Division of Whole Numbers and Decimal Numbers Learning Task 1: Find the quotient and check. 1. 0.8\overline{)208} 2. 0.5\overline{)355} 3. 0.6\overline{)312}
The Correct Answer and Explanation is:
Here are the solutions for Division of Whole Numbers and Decimal Numbers with detailed explanations:
1. 0.8⟌208
Step 1: Eliminate the decimal by multiplying both divisor and dividend by 10
0.8 × 10 = 8
208 × 10 = 2080
So the problem becomes: 8⟌2080
Step 2: Perform the division
2080 ÷ 8 = 260
Final Answer:
260
Checking:
260 × 0.8 = 208 ✔️
2. 0.5⟌355
Step 1: Eliminate the decimal by multiplying both divisor and dividend by 10
0.5 × 10 = 5
355 × 10 = 3550
So the problem becomes: 5⟌3550
Step 2: Perform the division
3550 ÷ 5 = 710
Final Answer:
710
Checking:
710 × 0.5 = 355 ✔️
3. 0.6⟌312
Step 1: Eliminate the decimal by multiplying both divisor and dividend by 10
0.6 × 10 = 6
312 × 10 = 3120
So the problem becomes: 6⟌3120
Step 2: Perform the division
3120 ÷ 6 = 520
Final Answer:
520
Checking:
520 × 0.6 = 312 ✔️
Explanation
When dividing whole numbers by decimal numbers, the easiest way to solve the problem is to remove the decimal from the divisor.
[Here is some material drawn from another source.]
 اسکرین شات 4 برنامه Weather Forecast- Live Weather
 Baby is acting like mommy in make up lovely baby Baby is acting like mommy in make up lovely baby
This is done by multiplying both the divisor and the dividend by the same power of 10 to make the divisor a whole number. The value of the quotient does not change because both numbers are scaled equally.
In the first problem, 0.8 is the divisor. By multiplying both 0.8 and 208 by 10, we get a new, simpler division problem: 8 divided into 2080. The answer to that is 260. To confirm, we multiply 260 by 0.8 and get back to 208, ensuring the solution is correct.
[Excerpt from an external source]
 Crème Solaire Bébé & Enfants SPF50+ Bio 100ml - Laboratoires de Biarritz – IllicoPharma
The same approach applies to the second example. The divisor is 0.5, so we multiply both numbers by 10 to get 5⟌3550. The quotient is 710, and verifying by multiplying shows the answer matches the original dividend.
The third problem uses the same logic. We multiply 0.6 and 312 by 10, simplifying the division to 6⟌3120. Solving gives 520, and multiplying back confirms the accuracy.
This method helps avoid working with decimals during division, making the process faster and less prone to errors. It is important to always check the answer by reversing the operation to confirm its correctness.